#### Task requirements:
Word for word, restate the lines of the data from the first through the one containing "A: Hedgehog (european", and nothing else.

#### Exercise input:
◇ ◇ ◇ ◇ ◇ ◇ ◇

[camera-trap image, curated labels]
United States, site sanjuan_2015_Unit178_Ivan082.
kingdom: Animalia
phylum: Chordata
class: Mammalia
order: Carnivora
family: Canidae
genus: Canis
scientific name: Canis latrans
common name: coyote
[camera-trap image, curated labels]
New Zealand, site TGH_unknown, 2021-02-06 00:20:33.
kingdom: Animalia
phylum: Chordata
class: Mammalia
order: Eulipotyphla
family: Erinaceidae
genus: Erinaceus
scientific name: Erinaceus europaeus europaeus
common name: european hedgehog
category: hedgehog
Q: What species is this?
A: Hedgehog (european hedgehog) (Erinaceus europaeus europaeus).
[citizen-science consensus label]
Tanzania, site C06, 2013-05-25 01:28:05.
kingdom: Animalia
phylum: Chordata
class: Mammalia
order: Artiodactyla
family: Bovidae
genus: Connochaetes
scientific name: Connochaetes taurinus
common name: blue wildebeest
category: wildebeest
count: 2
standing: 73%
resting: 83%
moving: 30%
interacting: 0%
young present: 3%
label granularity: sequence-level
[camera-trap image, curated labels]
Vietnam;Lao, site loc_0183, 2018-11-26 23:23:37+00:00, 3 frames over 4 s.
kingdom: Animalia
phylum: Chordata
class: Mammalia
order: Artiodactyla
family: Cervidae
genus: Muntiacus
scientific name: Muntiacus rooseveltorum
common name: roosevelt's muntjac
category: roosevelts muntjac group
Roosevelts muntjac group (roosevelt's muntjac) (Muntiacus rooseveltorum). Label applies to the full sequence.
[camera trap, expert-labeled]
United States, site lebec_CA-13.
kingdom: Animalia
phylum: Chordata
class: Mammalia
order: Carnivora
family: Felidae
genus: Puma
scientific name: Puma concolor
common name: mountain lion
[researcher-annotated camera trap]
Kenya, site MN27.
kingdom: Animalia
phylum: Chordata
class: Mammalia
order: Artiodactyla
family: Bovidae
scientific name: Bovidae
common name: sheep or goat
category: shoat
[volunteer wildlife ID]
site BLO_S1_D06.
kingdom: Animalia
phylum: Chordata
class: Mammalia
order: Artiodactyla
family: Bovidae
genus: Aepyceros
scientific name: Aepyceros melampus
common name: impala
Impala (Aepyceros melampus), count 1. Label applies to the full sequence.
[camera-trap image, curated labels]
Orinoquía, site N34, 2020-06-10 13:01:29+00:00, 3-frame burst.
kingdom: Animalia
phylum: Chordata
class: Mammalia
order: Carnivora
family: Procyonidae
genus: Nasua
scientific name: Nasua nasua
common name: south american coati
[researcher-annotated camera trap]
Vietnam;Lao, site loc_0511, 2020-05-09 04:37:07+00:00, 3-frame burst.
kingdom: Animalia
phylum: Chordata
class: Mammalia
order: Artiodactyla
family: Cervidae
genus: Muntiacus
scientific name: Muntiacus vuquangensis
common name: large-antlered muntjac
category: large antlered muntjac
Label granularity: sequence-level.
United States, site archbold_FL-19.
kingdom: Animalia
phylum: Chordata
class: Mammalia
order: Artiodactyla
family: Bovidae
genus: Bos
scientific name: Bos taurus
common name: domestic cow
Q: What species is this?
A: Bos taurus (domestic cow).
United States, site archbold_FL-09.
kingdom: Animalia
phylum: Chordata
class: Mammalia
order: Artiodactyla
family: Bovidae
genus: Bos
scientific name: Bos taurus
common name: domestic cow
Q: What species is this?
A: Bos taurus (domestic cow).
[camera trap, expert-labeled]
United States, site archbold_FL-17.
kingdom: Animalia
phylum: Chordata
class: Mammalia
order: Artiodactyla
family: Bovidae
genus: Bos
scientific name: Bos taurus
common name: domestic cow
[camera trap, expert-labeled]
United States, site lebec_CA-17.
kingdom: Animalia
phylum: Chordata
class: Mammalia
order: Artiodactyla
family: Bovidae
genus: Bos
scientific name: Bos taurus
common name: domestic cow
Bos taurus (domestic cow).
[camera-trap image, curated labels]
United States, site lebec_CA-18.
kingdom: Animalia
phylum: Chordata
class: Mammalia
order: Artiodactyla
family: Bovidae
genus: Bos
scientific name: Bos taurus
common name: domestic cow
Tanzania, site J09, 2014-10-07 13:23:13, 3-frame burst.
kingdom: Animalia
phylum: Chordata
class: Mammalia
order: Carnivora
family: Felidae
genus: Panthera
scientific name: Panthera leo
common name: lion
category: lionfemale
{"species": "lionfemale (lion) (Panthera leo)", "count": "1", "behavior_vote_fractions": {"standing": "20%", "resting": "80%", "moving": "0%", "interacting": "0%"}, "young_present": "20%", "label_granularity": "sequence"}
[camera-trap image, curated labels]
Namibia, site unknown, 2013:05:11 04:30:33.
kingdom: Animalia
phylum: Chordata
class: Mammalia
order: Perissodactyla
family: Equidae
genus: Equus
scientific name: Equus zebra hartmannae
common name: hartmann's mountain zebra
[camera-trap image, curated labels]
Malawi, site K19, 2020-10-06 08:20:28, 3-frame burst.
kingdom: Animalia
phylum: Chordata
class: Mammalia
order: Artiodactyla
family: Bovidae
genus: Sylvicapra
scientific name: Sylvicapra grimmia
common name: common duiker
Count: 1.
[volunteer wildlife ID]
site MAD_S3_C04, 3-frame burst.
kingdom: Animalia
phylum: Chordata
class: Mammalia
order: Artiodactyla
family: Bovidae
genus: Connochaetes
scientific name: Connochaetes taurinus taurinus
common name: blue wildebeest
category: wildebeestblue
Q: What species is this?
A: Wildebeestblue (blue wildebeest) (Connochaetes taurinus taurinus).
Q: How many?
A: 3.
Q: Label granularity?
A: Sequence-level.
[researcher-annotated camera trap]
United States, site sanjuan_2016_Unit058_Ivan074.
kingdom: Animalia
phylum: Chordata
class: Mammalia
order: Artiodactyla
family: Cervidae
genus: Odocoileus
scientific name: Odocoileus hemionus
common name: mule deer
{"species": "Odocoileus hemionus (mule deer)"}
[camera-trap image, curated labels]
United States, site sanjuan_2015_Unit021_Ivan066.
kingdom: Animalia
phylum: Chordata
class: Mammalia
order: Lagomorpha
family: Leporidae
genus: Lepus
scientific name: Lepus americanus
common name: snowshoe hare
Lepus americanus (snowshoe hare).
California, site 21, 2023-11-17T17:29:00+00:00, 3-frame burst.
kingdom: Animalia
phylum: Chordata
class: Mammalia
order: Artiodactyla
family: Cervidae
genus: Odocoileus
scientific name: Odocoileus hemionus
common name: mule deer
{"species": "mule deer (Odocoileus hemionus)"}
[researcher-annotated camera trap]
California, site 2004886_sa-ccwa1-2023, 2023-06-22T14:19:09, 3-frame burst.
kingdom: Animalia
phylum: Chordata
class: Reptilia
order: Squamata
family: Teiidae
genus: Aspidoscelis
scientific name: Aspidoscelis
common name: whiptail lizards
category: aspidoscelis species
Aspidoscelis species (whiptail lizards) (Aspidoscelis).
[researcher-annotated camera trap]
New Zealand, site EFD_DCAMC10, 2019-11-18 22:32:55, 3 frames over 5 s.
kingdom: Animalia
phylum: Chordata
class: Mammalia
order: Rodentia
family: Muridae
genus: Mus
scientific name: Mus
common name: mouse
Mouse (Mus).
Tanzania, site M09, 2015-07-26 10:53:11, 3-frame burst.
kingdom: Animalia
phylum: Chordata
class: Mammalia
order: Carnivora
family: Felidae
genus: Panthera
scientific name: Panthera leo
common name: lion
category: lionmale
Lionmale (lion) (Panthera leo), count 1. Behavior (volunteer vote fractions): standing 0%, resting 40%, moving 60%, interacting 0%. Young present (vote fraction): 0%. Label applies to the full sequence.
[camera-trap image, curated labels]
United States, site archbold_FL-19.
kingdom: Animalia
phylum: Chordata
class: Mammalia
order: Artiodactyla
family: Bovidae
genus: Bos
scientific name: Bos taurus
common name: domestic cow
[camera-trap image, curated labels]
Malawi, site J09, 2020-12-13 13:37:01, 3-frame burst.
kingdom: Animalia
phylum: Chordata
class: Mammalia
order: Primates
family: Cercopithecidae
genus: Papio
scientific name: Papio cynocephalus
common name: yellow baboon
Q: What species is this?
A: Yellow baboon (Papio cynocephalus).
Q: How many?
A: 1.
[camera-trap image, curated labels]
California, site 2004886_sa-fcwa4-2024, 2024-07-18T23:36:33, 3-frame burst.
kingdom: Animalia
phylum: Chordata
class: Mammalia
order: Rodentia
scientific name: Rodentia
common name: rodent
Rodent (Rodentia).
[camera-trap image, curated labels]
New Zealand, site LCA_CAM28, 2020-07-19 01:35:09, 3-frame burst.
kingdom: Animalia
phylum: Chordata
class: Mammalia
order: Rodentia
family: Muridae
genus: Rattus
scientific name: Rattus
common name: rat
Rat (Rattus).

◇ ◇ ◇ ◇ ◇ ◇ ◇

#### Answer to this exercise:
[camera-trap image, curated labels]
United States, site sanjuan_2015_Unit178_Ivan082.
kingdom: Animalia
phylum: Chordata
class: Mammalia
order: Carnivora
family: Canidae
genus: Canis
scientific name: Canis latrans
common name: coyote
[camera-trap image, curated labels]
New Zealand, site TGH_unknown, 2021-02-06 00:20:33.
kingdom: Animalia
phylum: Chordata
class: Mammalia
order: Eulipotyphla
family: Erinaceidae
genus: Erinaceus
scientific name: Erinaceus europaeus europaeus
common name: european hedgehog
category: hedgehog
Q: What species is this?
A: Hedgehog (european hedgehog) (Erinaceus europaeus europaeus).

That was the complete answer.